Would you please output the records exactly as they appear below?

■ **Data provided**:
_ _ _

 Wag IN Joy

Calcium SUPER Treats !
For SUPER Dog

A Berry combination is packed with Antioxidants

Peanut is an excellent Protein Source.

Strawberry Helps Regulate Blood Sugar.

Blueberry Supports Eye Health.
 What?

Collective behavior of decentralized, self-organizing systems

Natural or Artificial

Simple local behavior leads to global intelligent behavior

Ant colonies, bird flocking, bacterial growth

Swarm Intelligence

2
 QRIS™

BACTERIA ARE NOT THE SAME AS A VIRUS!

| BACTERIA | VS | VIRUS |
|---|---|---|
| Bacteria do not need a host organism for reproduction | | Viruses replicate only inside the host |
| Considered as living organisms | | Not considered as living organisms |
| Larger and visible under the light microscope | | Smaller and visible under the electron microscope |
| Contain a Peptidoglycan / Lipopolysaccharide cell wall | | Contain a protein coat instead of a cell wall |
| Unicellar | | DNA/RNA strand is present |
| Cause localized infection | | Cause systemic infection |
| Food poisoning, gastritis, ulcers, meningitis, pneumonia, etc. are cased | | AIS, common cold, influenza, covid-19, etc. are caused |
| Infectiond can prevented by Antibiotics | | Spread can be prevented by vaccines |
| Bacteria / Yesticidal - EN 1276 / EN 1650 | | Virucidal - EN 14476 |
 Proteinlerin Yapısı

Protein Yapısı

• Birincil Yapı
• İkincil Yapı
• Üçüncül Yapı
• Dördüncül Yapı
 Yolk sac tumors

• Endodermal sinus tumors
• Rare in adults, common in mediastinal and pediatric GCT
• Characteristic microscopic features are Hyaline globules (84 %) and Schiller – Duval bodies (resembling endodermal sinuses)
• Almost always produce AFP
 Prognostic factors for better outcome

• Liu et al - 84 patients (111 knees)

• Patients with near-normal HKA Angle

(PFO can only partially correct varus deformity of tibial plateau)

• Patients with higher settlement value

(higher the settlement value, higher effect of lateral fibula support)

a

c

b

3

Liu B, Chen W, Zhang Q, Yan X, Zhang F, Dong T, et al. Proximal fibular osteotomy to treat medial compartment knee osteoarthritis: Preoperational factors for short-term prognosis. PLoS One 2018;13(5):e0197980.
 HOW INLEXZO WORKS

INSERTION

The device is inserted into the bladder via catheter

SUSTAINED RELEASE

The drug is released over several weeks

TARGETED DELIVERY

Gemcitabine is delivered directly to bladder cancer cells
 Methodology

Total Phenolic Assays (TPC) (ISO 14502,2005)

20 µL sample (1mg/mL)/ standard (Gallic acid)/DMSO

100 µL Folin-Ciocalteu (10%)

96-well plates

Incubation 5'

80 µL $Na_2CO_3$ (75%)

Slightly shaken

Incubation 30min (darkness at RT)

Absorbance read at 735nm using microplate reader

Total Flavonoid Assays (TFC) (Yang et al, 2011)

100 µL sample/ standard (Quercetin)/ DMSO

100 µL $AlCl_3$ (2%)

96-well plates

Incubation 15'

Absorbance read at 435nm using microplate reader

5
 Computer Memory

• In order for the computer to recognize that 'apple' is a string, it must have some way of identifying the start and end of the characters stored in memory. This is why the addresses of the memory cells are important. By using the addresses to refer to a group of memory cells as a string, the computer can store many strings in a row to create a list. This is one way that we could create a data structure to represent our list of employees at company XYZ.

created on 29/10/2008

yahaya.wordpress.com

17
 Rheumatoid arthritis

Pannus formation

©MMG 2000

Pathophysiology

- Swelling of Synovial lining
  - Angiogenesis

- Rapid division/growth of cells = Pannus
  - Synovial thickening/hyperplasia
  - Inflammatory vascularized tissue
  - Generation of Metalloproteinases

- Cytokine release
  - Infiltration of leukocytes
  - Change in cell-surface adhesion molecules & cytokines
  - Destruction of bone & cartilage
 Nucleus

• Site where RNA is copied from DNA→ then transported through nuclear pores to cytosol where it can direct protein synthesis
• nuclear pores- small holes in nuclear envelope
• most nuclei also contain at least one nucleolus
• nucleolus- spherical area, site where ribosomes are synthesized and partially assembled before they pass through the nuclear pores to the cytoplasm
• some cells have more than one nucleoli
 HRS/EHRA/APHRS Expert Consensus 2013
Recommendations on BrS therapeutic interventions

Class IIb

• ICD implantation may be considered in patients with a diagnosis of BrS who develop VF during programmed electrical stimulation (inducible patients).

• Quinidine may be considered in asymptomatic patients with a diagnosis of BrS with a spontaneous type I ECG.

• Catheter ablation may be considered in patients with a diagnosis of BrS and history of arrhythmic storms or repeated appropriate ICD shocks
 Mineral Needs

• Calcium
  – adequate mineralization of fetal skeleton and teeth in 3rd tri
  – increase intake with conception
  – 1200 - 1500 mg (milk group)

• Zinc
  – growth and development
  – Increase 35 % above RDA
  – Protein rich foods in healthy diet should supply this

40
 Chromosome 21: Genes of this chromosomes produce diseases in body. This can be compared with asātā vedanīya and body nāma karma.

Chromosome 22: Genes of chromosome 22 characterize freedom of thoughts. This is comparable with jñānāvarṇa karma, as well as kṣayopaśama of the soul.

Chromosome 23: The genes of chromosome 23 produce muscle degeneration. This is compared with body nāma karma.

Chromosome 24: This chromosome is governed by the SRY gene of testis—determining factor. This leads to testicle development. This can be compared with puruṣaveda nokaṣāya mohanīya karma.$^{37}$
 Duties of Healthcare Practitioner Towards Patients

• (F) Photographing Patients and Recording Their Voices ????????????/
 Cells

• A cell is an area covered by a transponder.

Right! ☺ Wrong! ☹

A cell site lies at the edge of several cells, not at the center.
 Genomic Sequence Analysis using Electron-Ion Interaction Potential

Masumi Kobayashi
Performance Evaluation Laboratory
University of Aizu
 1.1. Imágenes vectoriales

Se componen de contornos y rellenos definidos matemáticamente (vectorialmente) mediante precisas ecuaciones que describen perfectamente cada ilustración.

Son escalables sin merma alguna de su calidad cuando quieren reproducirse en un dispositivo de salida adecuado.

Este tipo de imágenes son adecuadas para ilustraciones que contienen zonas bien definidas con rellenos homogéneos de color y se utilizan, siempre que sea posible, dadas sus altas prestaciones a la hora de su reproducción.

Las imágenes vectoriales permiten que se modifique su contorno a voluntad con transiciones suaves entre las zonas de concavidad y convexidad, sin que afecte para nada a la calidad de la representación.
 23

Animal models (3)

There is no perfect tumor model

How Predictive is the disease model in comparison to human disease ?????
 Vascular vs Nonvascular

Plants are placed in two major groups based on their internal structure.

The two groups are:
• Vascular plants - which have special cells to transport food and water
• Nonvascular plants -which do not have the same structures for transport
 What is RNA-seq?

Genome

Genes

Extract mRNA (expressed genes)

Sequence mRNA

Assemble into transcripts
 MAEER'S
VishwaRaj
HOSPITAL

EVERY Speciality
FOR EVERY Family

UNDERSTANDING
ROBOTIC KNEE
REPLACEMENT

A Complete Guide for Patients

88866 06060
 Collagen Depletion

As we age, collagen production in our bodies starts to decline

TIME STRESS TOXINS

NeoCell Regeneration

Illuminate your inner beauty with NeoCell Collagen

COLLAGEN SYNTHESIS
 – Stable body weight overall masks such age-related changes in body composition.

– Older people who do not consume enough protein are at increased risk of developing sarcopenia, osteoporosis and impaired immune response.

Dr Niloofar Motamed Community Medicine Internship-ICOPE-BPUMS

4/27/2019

_ _ _

■ **Problem solution**:
 Wag IN Joy

Calcium SUPER Treats !
For SUPER Dog

A Berry combination is packed with Antioxidants

Peanut is an excellent Protein Source.

Strawberry Helps Regulate Blood Sugar.

Blueberry Supports Eye Health.
 What?

Collective behavior of decentralized, self-organizing systems

Natural or Artificial

Simple local behavior leads to global intelligent behavior

Ant colonies, bird flocking, bacterial growth

Swarm Intelligence

2
 QRIS™

BACTERIA ARE NOT THE SAME AS A VIRUS!

| BACTERIA | VS | VIRUS |
|---|---|---|
| Bacteria do not need a host organism for reproduction | | Viruses replicate only inside the host |
| Considered as living organisms | | Not considered as living organisms |
| Larger and visible under the light microscope | | Smaller and visible under the electron microscope |
| Contain a Peptidoglycan / Lipopolysaccharide cell wall | | Contain a protein coat instead of a cell wall |
| Unicellar | | DNA/RNA strand is present |
| Cause localized infection | | Cause systemic infection |
| Food poisoning, gastritis, ulcers, meningitis, pneumonia, etc. are cased | | AIS, common cold, influenza, covid-19, etc. are caused |
| Infectiond can prevented by Antibiotics | | Spread can be prevented by vaccines |
| Bacteria / Yesticidal - EN 1276 / EN 1650 | | Virucidal - EN 14476 |
 Proteinlerin Yapısı

Protein Yapısı

• Birincil Yapı
• İkincil Yapı
• Üçüncül Yapı
• Dördüncül Yapı
 Yolk sac tumors

• Endodermal sinus tumors
• Rare in adults, common in mediastinal and pediatric GCT
• Characteristic microscopic features are Hyaline globules (84 %) and Schiller – Duval bodies (resembling endodermal sinuses)
• Almost always produce AFP
 Prognostic factors for better outcome

• Liu et al - 84 patients (111 knees)

• Patients with near-normal HKA Angle

(PFO can only partially correct varus deformity of tibial plateau)

• Patients with higher settlement value

(higher the settlement value, higher effect of lateral fibula support)

a

c

b

3

Liu B, Chen W, Zhang Q, Yan X, Zhang F, Dong T, et al. Proximal fibular osteotomy to treat medial compartment knee osteoarthritis: Preoperational factors for short-term prognosis. PLoS One 2018;13(5):e0197980.
 HOW INLEXZO WORKS

INSERTION

The device is inserted into the bladder via catheter

SUSTAINED RELEASE

The drug is released over several weeks

TARGETED DELIVERY

Gemcitabine is delivered directly to bladder cancer cells
 Methodology

Total Phenolic Assays (TPC) (ISO 14502,2005)

20 µL sample (1mg/mL)/ standard (Gallic acid)/DMSO

100 µL Folin-Ciocalteu (10%)

96-well plates

Incubation 5'

80 µL $Na_2CO_3$ (75%)

Slightly shaken

Incubation 30min (darkness at RT)

Absorbance read at 735nm using microplate reader

Total Flavonoid Assays (TFC) (Yang et al, 2011)

100 µL sample/ standard (Quercetin)/ DMSO

100 µL $AlCl_3$ (2%)

96-well plates

Incubation 15'

Absorbance read at 435nm using microplate reader

5
 Computer Memory

• In order for the computer to recognize that 'apple' is a string, it must have some way of identifying the start and end of the characters stored in memory. This is why the addresses of the memory cells are important. By using the addresses to refer to a group of memory cells as a string, the computer can store many strings in a row to create a list. This is one way that we could create a data structure to represent our list of employees at company XYZ.

created on 29/10/2008

yahaya.wordpress.com

17
 Rheumatoid arthritis

Pannus formation

©MMG 2000

Pathophysiology

- Swelling of Synovial lining
  - Angiogenesis

- Rapid division/growth of cells = Pannus
  - Synovial thickening/hyperplasia
  - Inflammatory vascularized tissue
  - Generation of Metalloproteinases

- Cytokine release
  - Infiltration of leukocytes
  - Change in cell-surface adhesion molecules & cytokines
  - Destruction of bone & cartilage
 Nucleus

• Site where RNA is copied from DNA→ then transported through nuclear pores to cytosol where it can direct protein synthesis
• nuclear pores- small holes in nuclear envelope
• most nuclei also contain at least one nucleolus
• nucleolus- spherical area, site where ribosomes are synthesized and partially assembled before they pass through the nuclear pores to the cytoplasm
• some cells have more than one nucleoli
 HRS/EHRA/APHRS Expert Consensus 2013
Recommendations on BrS therapeutic interventions

Class IIb

• ICD implantation may be considered in patients with a diagnosis of BrS who develop VF during programmed electrical stimulation (inducible patients).

• Quinidine may be considered in asymptomatic patients with a diagnosis of BrS with a spontaneous type I ECG.

• Catheter ablation may be considered in patients with a diagnosis of BrS and history of arrhythmic storms or repeated appropriate ICD shocks
 Mineral Needs

• Calcium
  – adequate mineralization of fetal skeleton and teeth in 3rd tri
  – increase intake with conception
  – 1200 - 1500 mg (milk group)

• Zinc
  – growth and development
  – Increase 35 % above RDA
  – Protein rich foods in healthy diet should supply this

40
 Chromosome 21: Genes of this chromosomes produce diseases in body. This can be compared with asātā vedanīya and body nāma karma.

Chromosome 22: Genes of chromosome 22 characterize freedom of thoughts. This is comparable with jñānāvarṇa karma, as well as kṣayopaśama of the soul.

Chromosome 23: The genes of chromosome 23 produce muscle degeneration. This is compared with body nāma karma.

Chromosome 24: This chromosome is governed by the SRY gene of testis—determining factor. This leads to testicle development. This can be compared with puruṣaveda nokaṣāya mohanīya karma.$^{37}$
 Duties of Healthcare Practitioner Towards Patients

• (F) Photographing Patients and Recording Their Voices ????????????/
 Cells

• A cell is an area covered by a transponder.

Right! ☺ Wrong! ☹

A cell site lies at the edge of several cells, not at the center.
 Genomic Sequence Analysis using Electron-Ion Interaction Potential

Masumi Kobayashi
Performance Evaluation Laboratory
University of Aizu
 1.1. Imágenes vectoriales

Se componen de contornos y rellenos definidos matemáticamente (vectorialmente) mediante precisas ecuaciones que describen perfectamente cada ilustración.

Son escalables sin merma alguna de su calidad cuando quieren reproducirse en un dispositivo de salida adecuado.

Este tipo de imágenes son adecuadas para ilustraciones que contienen zonas bien definidas con rellenos homogéneos de color y se utilizan, siempre que sea posible, dadas sus altas prestaciones a la hora de su reproducción.

Las imágenes vectoriales permiten que se modifique su contorno a voluntad con transiciones suaves entre las zonas de concavidad y convexidad, sin que afecte para nada a la calidad de la representación.
 23

Animal models (3)

There is no perfect tumor model

How Predictive is the disease model in comparison to human disease ?????
 Vascular vs Nonvascular

Plants are placed in two major groups based on their internal structure.

The two groups are:
• Vascular plants - which have special cells to transport food and water
• Nonvascular plants -which do not have the same structures for transport
 What is RNA-seq?

Genome

Genes

Extract mRNA (expressed genes)

Sequence mRNA

Assemble into transcripts
 MAEER'S
VishwaRaj
HOSPITAL

EVERY Speciality
FOR EVERY Family

UNDERSTANDING
ROBOTIC KNEE
REPLACEMENT

A Complete Guide for Patients

88866 06060
 Collagen Depletion

As we age, collagen production in our bodies starts to decline

TIME STRESS TOXINS

NeoCell Regeneration

Illuminate your inner beauty with NeoCell Collagen

COLLAGEN SYNTHESIS
 – Stable body weight overall masks such age-related changes in body composition.

– Older people who do not consume enough protein are at increased risk of developing sarcopenia, osteoporosis and impaired immune response.

Dr Niloofar Motamed Community Medicine Internship-ICOPE-BPUMS

4/27/2019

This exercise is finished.